Instructions for the task: Drop every picture and give the entries back exactly.

Source material:
•••••
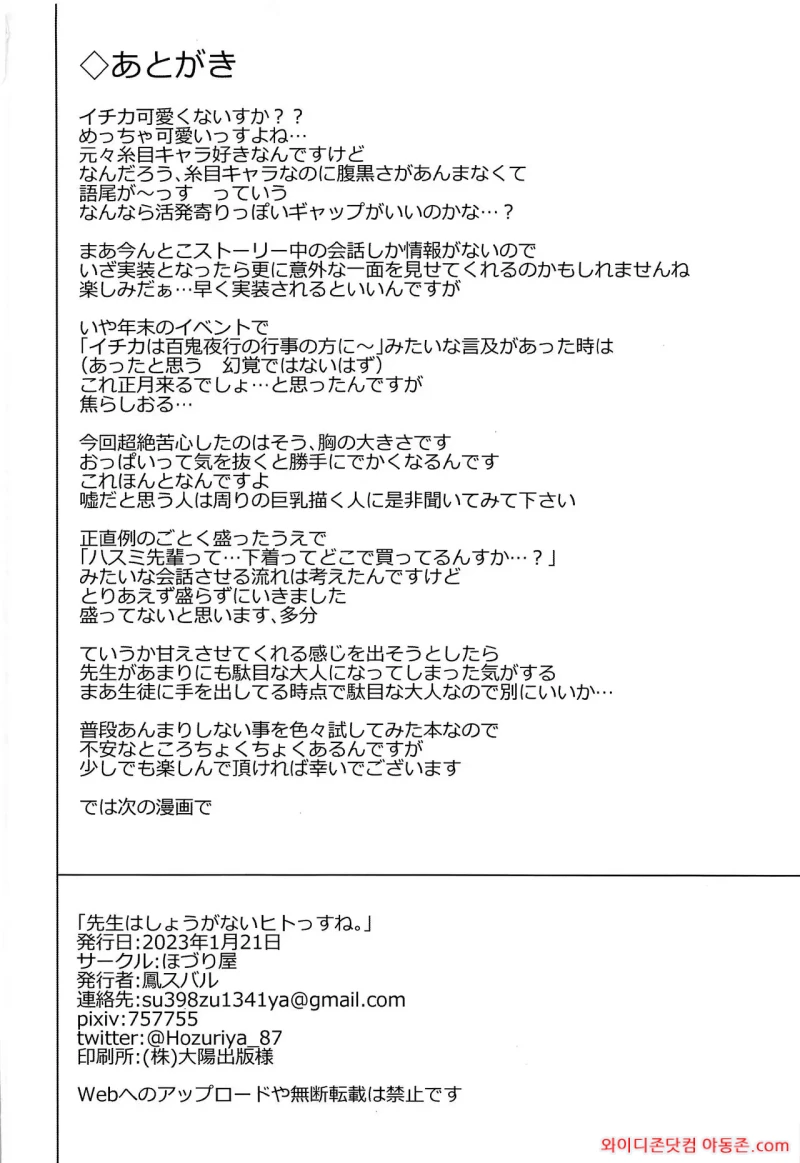 ◇あとがき

イチカ可愛くないすか？？
めっちゃ可愛いっすよね…
元々糸目キャラ好きなんですけど
なんだろう、糸目キャラなのに腹黒さがあんまなくて
語尾が～っす　っていう
なんなら活発寄りっぽいギャップがいいのかな…？

まあ今んとこストーリー中の会話しか情報がないので
いざ実装となったら更に意外な一面を見せてくれるのかもしれませんね
楽しみだぁ…早く実装されるといいんですが

いや年末のイベントで
「イチカは百鬼夜行の行事の方に～」みたいな言及があった時は
（あったと思う　幻覚ではないはず）
これ正月来るでしょ…と思ったんですが
焦らしおる…

今回超絶苦心したのはそう、胸の大きさです
おっぱいって気を抜くと勝手にでかくなるんです
これほんとなんですよ
嘘だと思う人は周りの巨乳描く人に是非聞いてみて下さい

正直例のごとく盛ったうえで
「ハスミ先輩って…下着ってどこで買ってるんすか…？」
みたいな会話させる流れは考えたんですけど
とりあえず盛らずにいきました
盛ってないと思います、多分

ていうか甘えさせてくれる感じを出そうとしたら
先生があまりにも駄目な大人になってしまった気がする
まあ生徒に手を出してる時点で駄目な大人なので別にいいか…

普段あんまりしない事を色々試してみた本なので
不安なところちょくちょくあるんですが
少しでも楽しんで頂ければ幸いでございます

では次の漫画で

「先生はしょうがないヒトっすね。」
発行日:2023年1月21日
サークル:ほづり屋
発行者:鳳スバル
連絡先:su398zu1341ya@gmail.com
pixiv:757755
twitter:@Hozuriya_87
印刷所:(株)大陽出版様

Webへのアップロードや無断転載は禁止です

와이디존닷컴 야동존.com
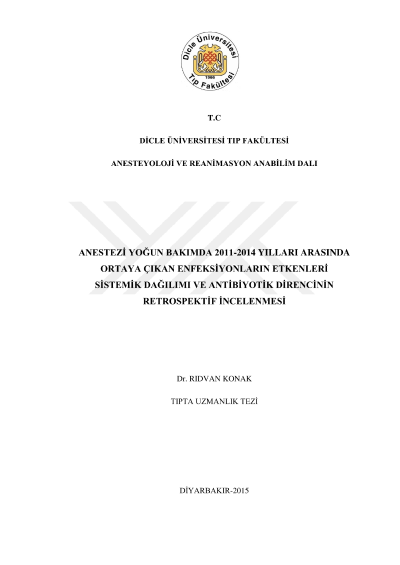 Dicle Üniversitesi
1966
Tıp Fakültesi

T.C

DİCLE ÜNİVERSİTESİ TIP FAKÜLTESİ

ANESTEYOLOJİ VE REANİMASYON ANABİLİM DALI

ANESTEZİ YOĞUN BAKIMDA 2011-2014 YILLARI ARASINDA ORTAYA ÇIKAN ENFEKSİYONLARIN ETKENLERİ SİSTEMİK DAĞILIMI VE ANTİBİYOTİK DİRENCİNİN RETROSPEKTİF İNCELENMESİ

Dr. RIDVAN KONAK

TIPTA UZMANLIK TEZİ

DİYARBAKIR-2015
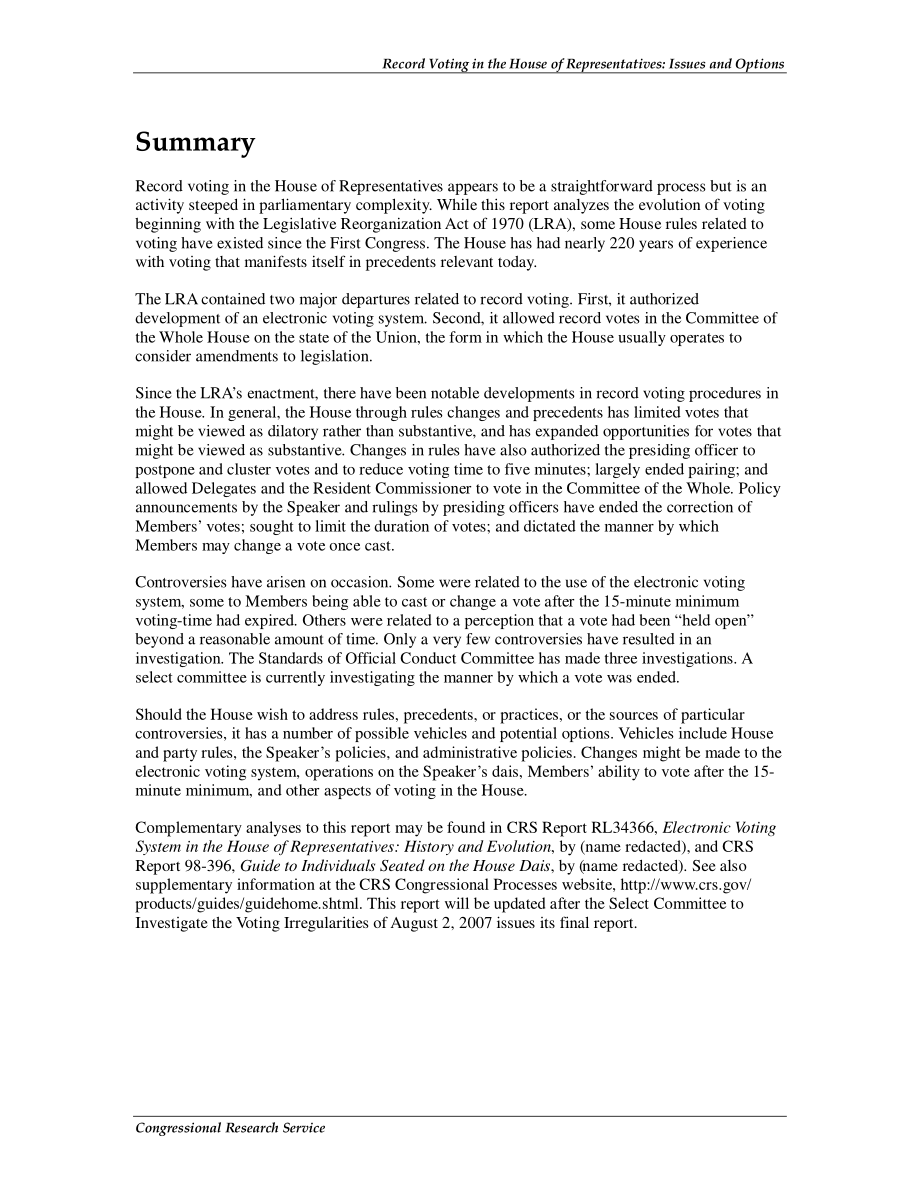 Record Voting in the House of Representatives: Issues and Options

Summary

Record voting in the House of Representatives appears to be a straightforward process but is an activity steeped in parliamentary complexity. While this report analyzes the evolution of voting beginning with the Legislative Reorganization Act of 1970 (LRA), some House rules related to voting have existed since the First Congress. The House has had nearly 220 years of experience with voting that manifests itself in precedents relevant today.

The LRA contained two major departures related to record voting. First, it authorized development of an electronic voting system. Second, it allowed record votes in the Committee of the Whole House on the state of the Union, the form in which the House usually operates to consider amendments to legislation.

Since the LRA's enactment, there have been notable developments in record voting procedures in the House. In general, the House through rules changes and precedents has limited votes that might be viewed as dilatory rather than substantive, and has expanded opportunities for votes that might be viewed as substantive. Changes in rules have also authorized the presiding officer to postpone and cluster votes and to reduce voting time to five minutes; largely ended pairing; and allowed Delegates and the Resident Commissioner to vote in the Committee of the Whole. Policy announcements by the Speaker and rulings by presiding officers have ended the correction of Members' votes; sought to limit the duration of votes; and dictated the manner by which Members may change a vote once cast.

Controversies have arisen on occasion. Some were related to the use of the electronic voting system, some to Members being able to cast or change a vote after the 15-minute minimum voting-time had expired. Others were related to a perception that a vote had been "held open" beyond a reasonable amount of time. Only a very few controversies have resulted in an investigation. The Standards of Official Conduct Committee has made three investigations. A select committee is currently investigating the manner by which a vote was ended.

Should the House wish to address rules, precedents, or practices, or the sources of particular controversies, it has a number of possible vehicles and potential options. Vehicles include House and party rules, the Speaker's policies, and administrative policies. Changes might be made to the electronic voting system, operations on the Speaker's dais, Members' ability to vote after the 15-minute minimum, and other aspects of voting in the House.

Complementary analyses to this report may be found in CRS Report RL34366, Electronic Voting System in the House of Representatives: History and Evolution, by (name redacted), and CRS Report 98-396, Guide to Individuals Seated on the House Dais, by (name redacted). See also supplementary information at the CRS Congressional Processes website, http://www.crs.gov/products/guides/guidehome.shtml. This report will be updated after the Select Committee to Investigate the Voting Irregularities of August 2, 2007 issues its final report.

Congressional Research Service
•••••
Result of this exercise:
 ◇あとがき

イチカ可愛くないすか？？
めっちゃ可愛いっすよね…
元々糸目キャラ好きなんですけど
なんだろう、糸目キャラなのに腹黒さがあんまなくて
語尾が～っす　っていう
なんなら活発寄りっぽいギャップがいいのかな…？

まあ今んとこストーリー中の会話しか情報がないので
いざ実装となったら更に意外な一面を見せてくれるのかもしれませんね
楽しみだぁ…早く実装されるといいんですが

いや年末のイベントで
「イチカは百鬼夜行の行事の方に～」みたいな言及があった時は
（あったと思う　幻覚ではないはず）
これ正月来るでしょ…と思ったんですが
焦らしおる…

今回超絶苦心したのはそう、胸の大きさです
おっぱいって気を抜くと勝手にでかくなるんです
これほんとなんですよ
嘘だと思う人は周りの巨乳描く人に是非聞いてみて下さい

正直例のごとく盛ったうえで
「ハスミ先輩って…下着ってどこで買ってるんすか…？」
みたいな会話させる流れは考えたんですけど
とりあえず盛らずにいきました
盛ってないと思います、多分

ていうか甘えさせてくれる感じを出そうとしたら
先生があまりにも駄目な大人になってしまった気がする
まあ生徒に手を出してる時点で駄目な大人なので別にいいか…

普段あんまりしない事を色々試してみた本なので
不安なところちょくちょくあるんですが
少しでも楽しんで頂ければ幸いでございます

では次の漫画で

「先生はしょうがないヒトっすね。」
発行日:2023年1月21日
サークル:ほづり屋
発行者:鳳スバル
連絡先:su398zu1341ya@gmail.com
pixiv:757755
twitter:@Hozuriya_87
印刷所:(株)大陽出版様

Webへのアップロードや無断転載は禁止です

와이디존닷컴 야동존.com
 Dicle Üniversitesi
1966
Tıp Fakültesi

T.C

DİCLE ÜNİVERSİTESİ TIP FAKÜLTESİ

ANESTEYOLOJİ VE REANİMASYON ANABİLİM DALI

ANESTEZİ YOĞUN BAKIMDA 2011-2014 YILLARI ARASINDA ORTAYA ÇIKAN ENFEKSİYONLARIN ETKENLERİ SİSTEMİK DAĞILIMI VE ANTİBİYOTİK DİRENCİNİN RETROSPEKTİF İNCELENMESİ

Dr. RIDVAN KONAK

TIPTA UZMANLIK TEZİ

DİYARBAKIR-2015
 Record Voting in the House of Representatives: Issues and Options

Summary

Record voting in the House of Representatives appears to be a straightforward process but is an activity steeped in parliamentary complexity. While this report analyzes the evolution of voting beginning with the Legislative Reorganization Act of 1970 (LRA), some House rules related to voting have existed since the First Congress. The House has had nearly 220 years of experience with voting that manifests itself in precedents relevant today.

The LRA contained two major departures related to record voting. First, it authorized development of an electronic voting system. Second, it allowed record votes in the Committee of the Whole House on the state of the Union, the form in which the House usually operates to consider amendments to legislation.

Since the LRA's enactment, there have been notable developments in record voting procedures in the House. In general, the House through rules changes and precedents has limited votes that might be viewed as dilatory rather than substantive, and has expanded opportunities for votes that might be viewed as substantive. Changes in rules have also authorized the presiding officer to postpone and cluster votes and to reduce voting time to five minutes; largely ended pairing; and allowed Delegates and the Resident Commissioner to vote in the Committee of the Whole. Policy announcements by the Speaker and rulings by presiding officers have ended the correction of Members' votes; sought to limit the duration of votes; and dictated the manner by which Members may change a vote once cast.

Controversies have arisen on occasion. Some were related to the use of the electronic voting system, some to Members being able to cast or change a vote after the 15-minute minimum voting-time had expired. Others were related to a perception that a vote had been "held open" beyond a reasonable amount of time. Only a very few controversies have resulted in an investigation. The Standards of Official Conduct Committee has made three investigations. A select committee is currently investigating the manner by which a vote was ended.

Should the House wish to address rules, precedents, or practices, or the sources of particular controversies, it has a number of possible vehicles and potential options. Vehicles include House and party rules, the Speaker's policies, and administrative policies. Changes might be made to the electronic voting system, operations on the Speaker's dais, Members' ability to vote after the 15-minute minimum, and other aspects of voting in the House.

Complementary analyses to this report may be found in CRS Report RL34366, Electronic Voting System in the House of Representatives: History and Evolution, by (name redacted), and CRS Report 98-396, Guide to Individuals Seated on the House Dais, by (name redacted). See also supplementary information at the CRS Congressional Processes website, http://www.crs.gov/products/guides/guidehome.shtml. This report will be updated after the Select Committee to Investigate the Voting Irregularities of August 2, 2007 issues its final report.

Congressional Research Service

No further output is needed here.